Hoofdstuk 5
Thomas reed de vertrouwde oprit op. Hij keek een paar minuten vanuit de veiligheid van zijn auto naar zijn huis. Dit huis voelde niet langer als thuis voor hem. Niet sinds zijn moeder was overleden. Het leek alsof alle vreugde en licht waren vervangen door melancholie en duisternis, en hij wist dat dat de reden was waarom zijn vader nooit veel tijd thuis doorbracht. Verdomme, het was ook zijn reden.
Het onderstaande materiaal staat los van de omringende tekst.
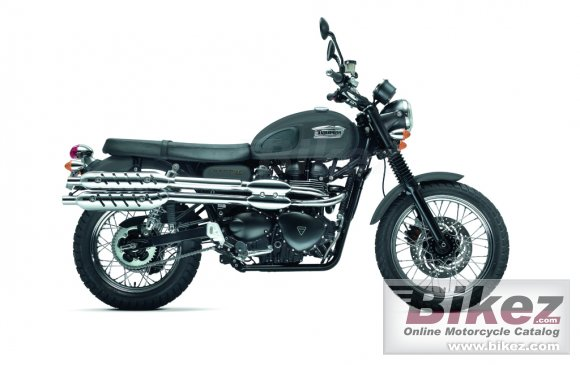 2013 Triumph Scrambler photo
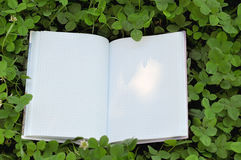 Open Book on Green Clover Grass and Ray of Light on Page Royalty Free Stock Photo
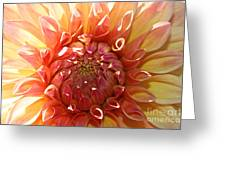 Floral Sun Greeting Card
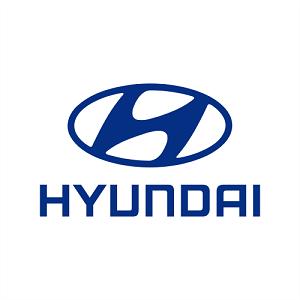 Hyundai Ladekabel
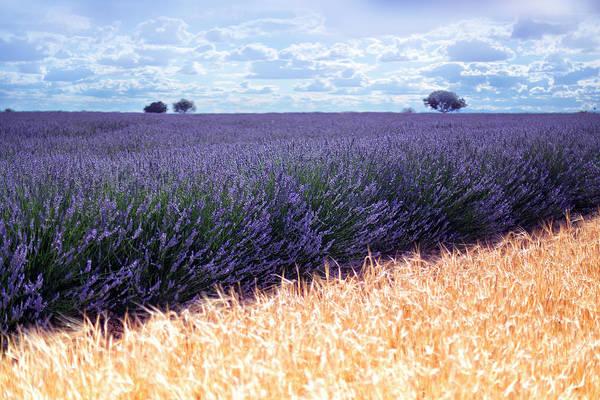 Paisaje Photograph - Clouds Over Lavender Plantation by David Santiago Garcia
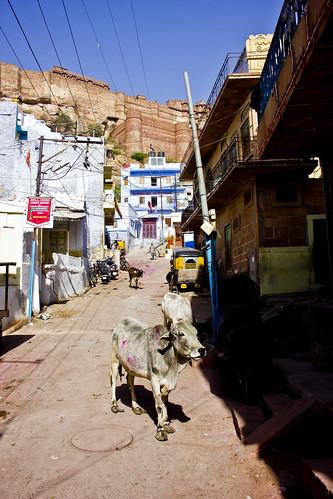 Jodhpur street ps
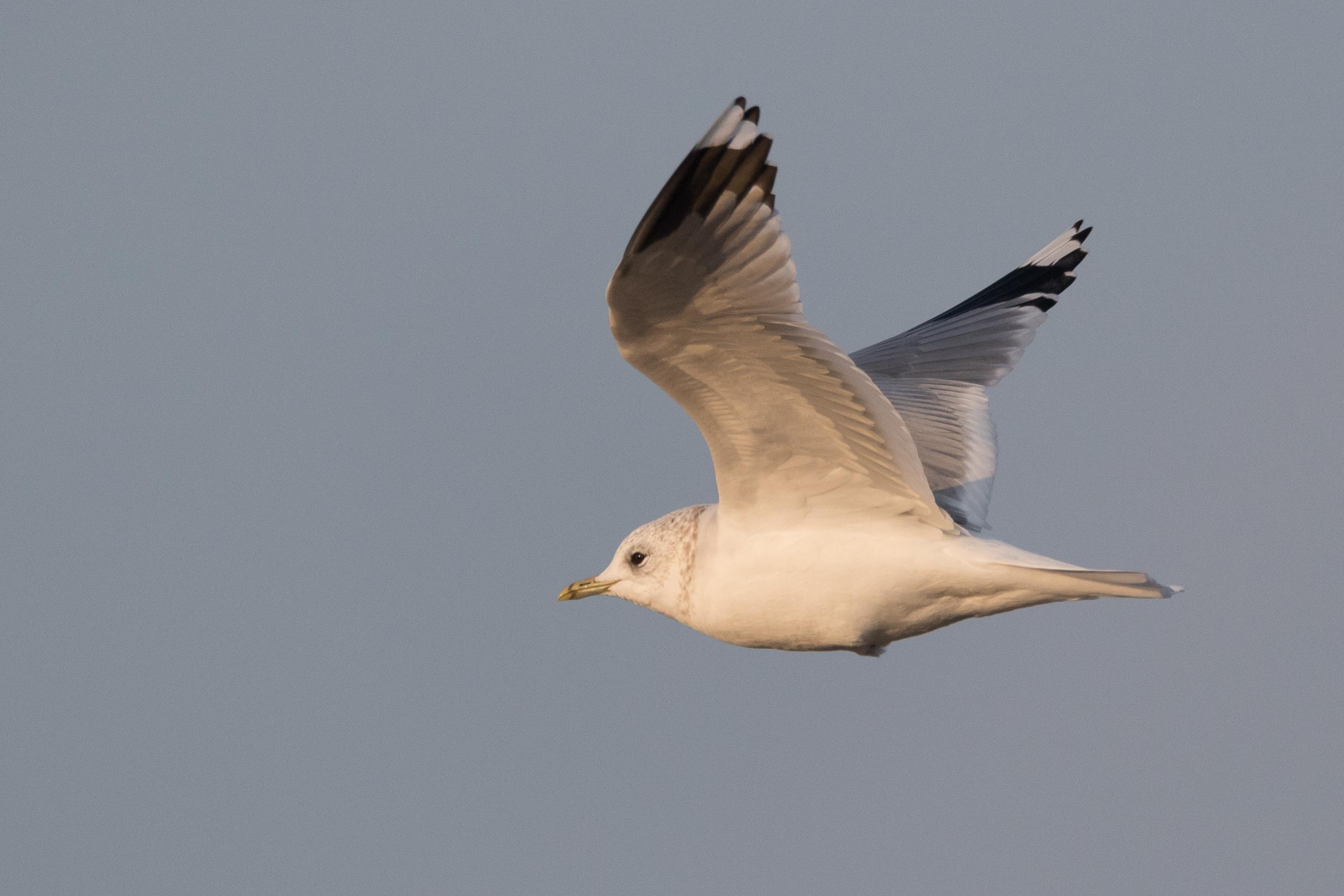 20170126-Common Gull Adult-132.jpg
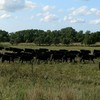 60 Bred Angus Heifers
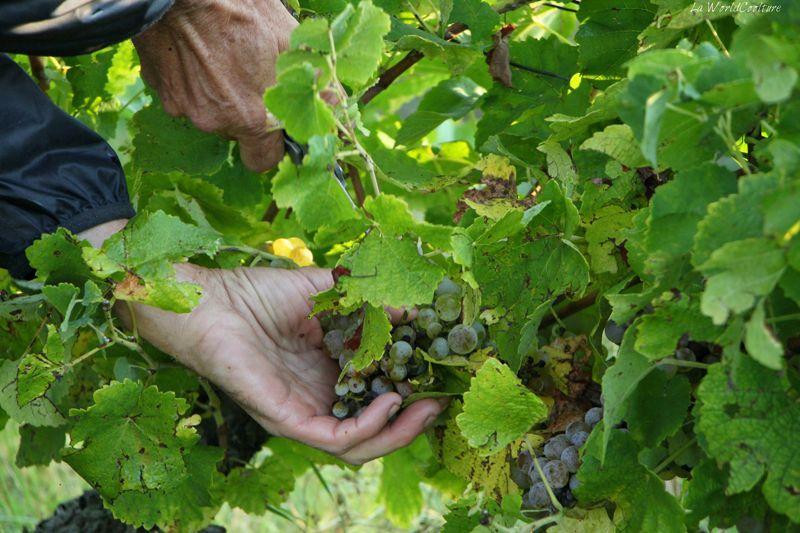 Oenotourisme en Haute Garonne visite guidée vignes du frontonnais
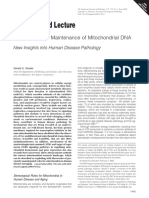 Expression and Maintenance of Mitochondrial DNA
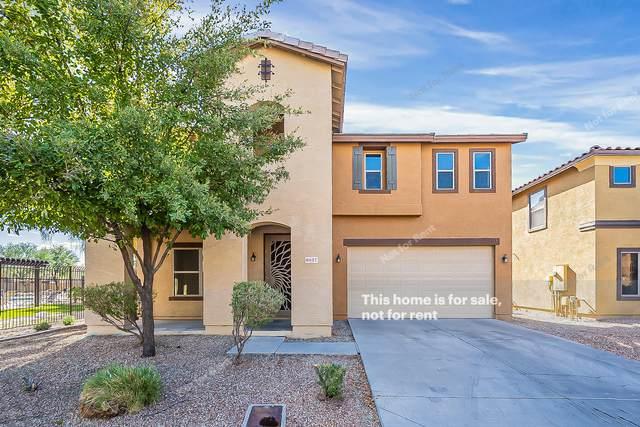 6407 W Ruth Avenue, Glendale, AZ 85302 (MLS #6158490) :: BVO Luxury Group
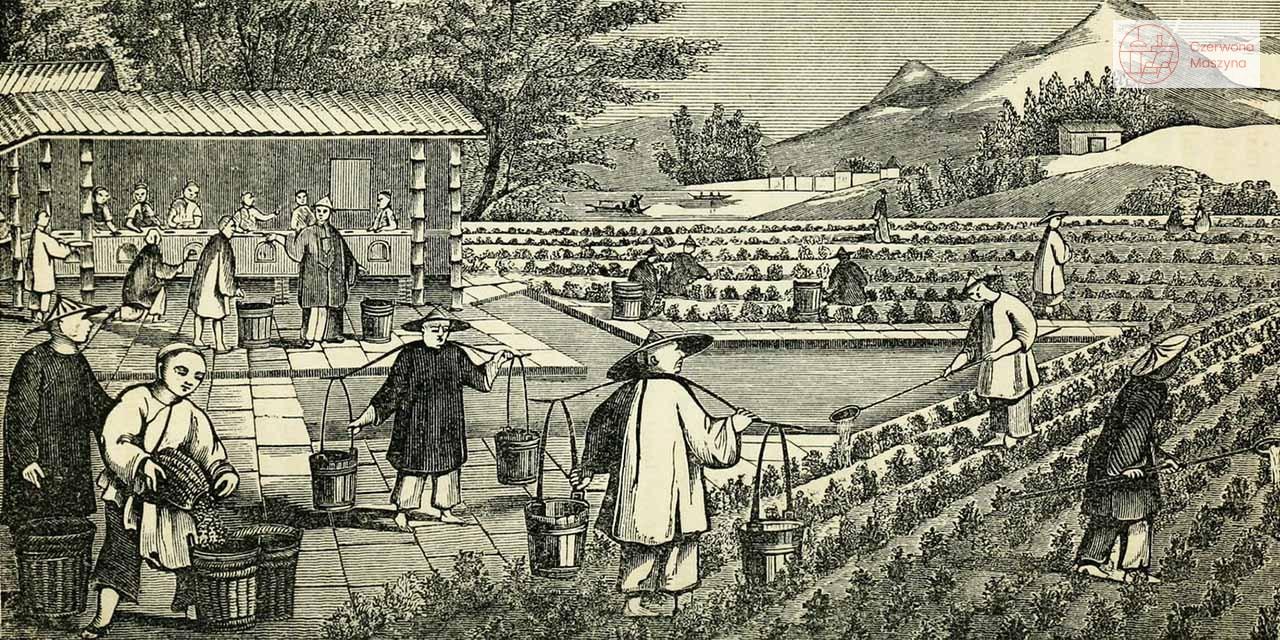 Krótka historia herbaty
Hij opende de autodeur en stapte uit met het halve idee om weer in te stappen en weg te rijden. Hij vroeg zich af wat Trish aan het doen was, zij was zijn constante metgezel toen hij jonger was en had als een tweede moeder voor hem gezorgd. Aan haar denken maakte dat hij zich schuldig voelde dat hij niet eerder was teruggekomen. Het begon net donker te worden, de ondergaande zon wierp een sombere schaduw over het landhuis en de omliggende gronden, en Thomas vroeg zich af of hij op een ongelegen uur thuiskwam.
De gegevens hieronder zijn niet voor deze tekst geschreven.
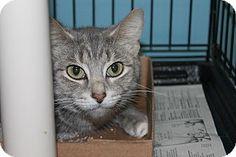 Medina, OH - Domestic Shorthair. Meet Denise, a cat for adoption. http://www.adoptapet.com/pet/13069382-medina-ohio-cat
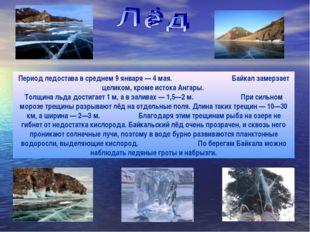 Период ледостава в среднем 9 января — 4 мая. Байкал замерзает целиком, кроме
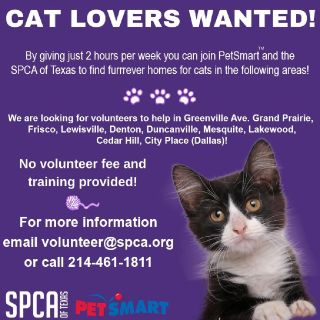Looking for cat lovers to help the SPCA of Texas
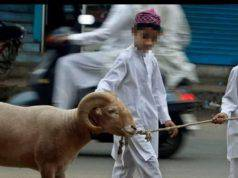 sacrifici animali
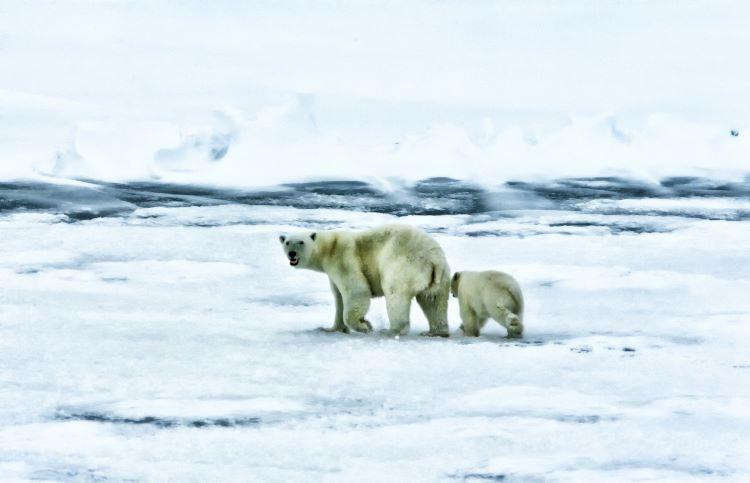Los habitantes de Ryrkaypiy se están viendo acosados por osos polares (Rusia)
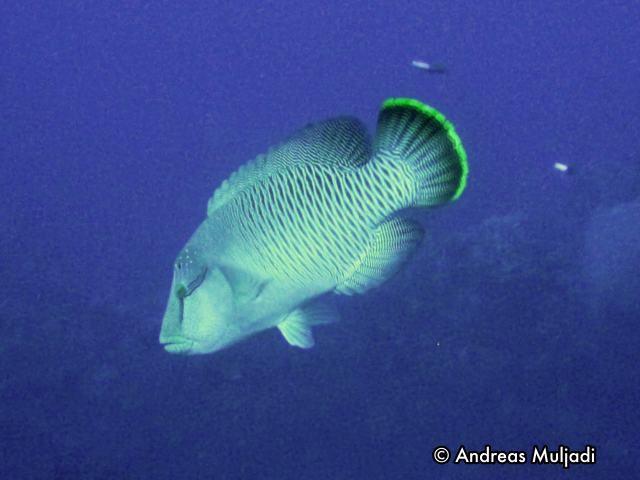 Ikan Maming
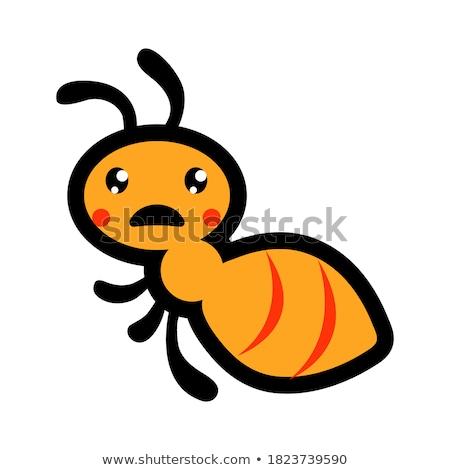 Vermelho formiga cara feliz ilustração natureza fundo Foto stock © bluering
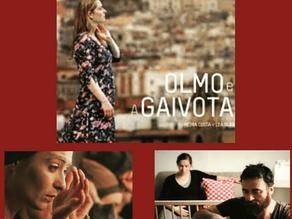 Olmo e a Gaivota (2014)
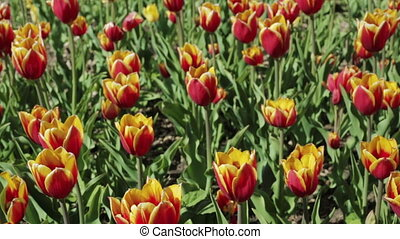 Beautiful flower bed with red yellow tulips.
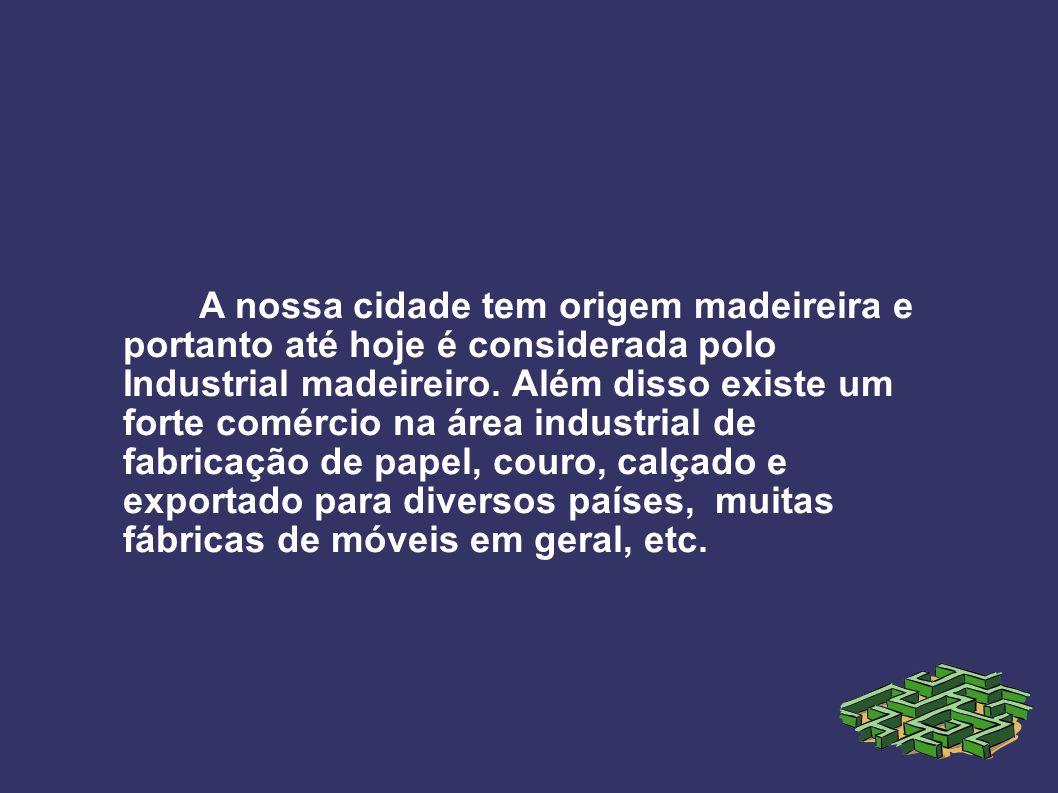 A nossa cidade tem origem madeireira e portanto até hoje é considerada polo Industrial madeireiro. Além disso existe um forte comércio na área industr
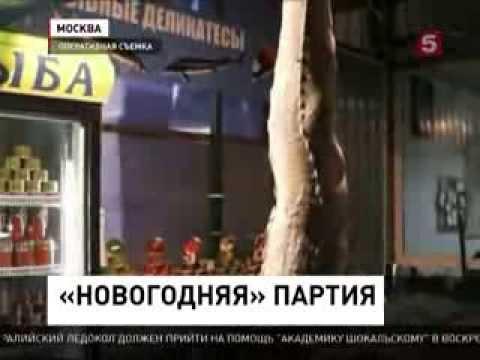 Черная икра, В Москве изъяли крупную партию осетрины, черной и красной икры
Hij stak een hand in een van zijn broekzakken en haalde de sleutel van het huis tevoorschijn. Hij had kunnen aanbellen, maar hij wilde Trish verrassen en dit was zijn manier om dat te doen. Thomas grijnsde bij de gedachte aan haar geschrokken gezicht en hij keek uit naar haar berisping nadat ze was gekalmeerd. Hij had het gemist om berispt te worden.
Hij opende en sloot de deur geruisloos, hij keek om zich heen. Niets. Hij grijnsde in zichzelf. Hij liep naar de keuken, maar daar was ze ook niet. Hij doorzocht een paar andere kamers, maar nog steeds geen teken van haar. Hij concludeerde dat ze waarschijnlijk boven was, waarschijnlijk aan het rusten.
Hij bewoog zich behendig op de trap om geen aandacht te trekken voor het geval ze rondliep. Bovenaan de trap keek hij beide gangen in; de Westvleugel en de Oostvleugel. Hij draaide zich naar de Oostvleugel, daar verbleef zij.
Hij zette een voet vooruit en pauzeerde. Hij zwoer dat hij iets hoorde... Hij verstijfde volledig en kantelde zijn hoofd naar achteren. Hij had zeker iets gehoord en het kwam niet uit de oostvleugel. Hij draaide langzaam op zijn hielen en keek wantrouwend naar de gang. De enige die de Westvleugel gebruikte, was hijzelf. Zowel zijn vader als Trish verbleven in de Oostvleugel.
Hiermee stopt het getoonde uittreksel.